Transient DREADD manipulation of the dorsal Dentate Gyrus in rats impairs disambiguation of similar place-outcome associations

Author:

Lim Judith,Souiki A.,Ahmad P.,Oomen Charlotte A.,Huis in ’t Veld Gerjan,Lansink Carien S.,Pennartz Cyriel M.A.,Olcese Umberto

Abstract

AbstractThe dentate gyrus subfield of the hippocampus is thought to be critically involved in the disambiguation of similar episodic experiences and places in a context-dependent manner. However, most empirical evidence has come from lesion and gene knock-out studies in rodents, in which the dentate gyrus function is permanently perturbed and compensation of affected functions via other areas within the memory circuit could take place.

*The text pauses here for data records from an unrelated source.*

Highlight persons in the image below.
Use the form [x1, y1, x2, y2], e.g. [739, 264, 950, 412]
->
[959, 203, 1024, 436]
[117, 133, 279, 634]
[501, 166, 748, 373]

The acute and causal role of the dentate gyrus herein remains therefore elusive. The present study aimed to investigate the acute role of the dorsal dentate gyrus in disambiguation learning using reversible inhibitory DREADDs.Rats were trained on a location discrimination task and learnt to discriminate between a rewarded and unrewarded location with either small (similar condition) or large (dissimilar condition) separation. Reward contingencies switched after a reversal rule, allowing us to track the temporal engagement of the dentate gyrus during the task. Bilateral but not unilateral DREADD modulation of the dentate gyrus impaired the initial acquisition learning of place-reward associations, but performance rapidly recovered to control levels within the same session. Modelling of the behavioural patterns revealed that reward learning and reward sensitivity were not associated with the DREADD-dependent impairment during acquisition learning, suggesting that either the ability to encode place-reward associations, or the fine-grained coding of place were instead affected. Our study thus provides novel evidence that the dorsal dentate gyrus is acutely and bilaterally engaged during the initial acquisition learning of ambiguous place-reward associations, although the exact neural mechanisms supporting this function still need to be fully understood.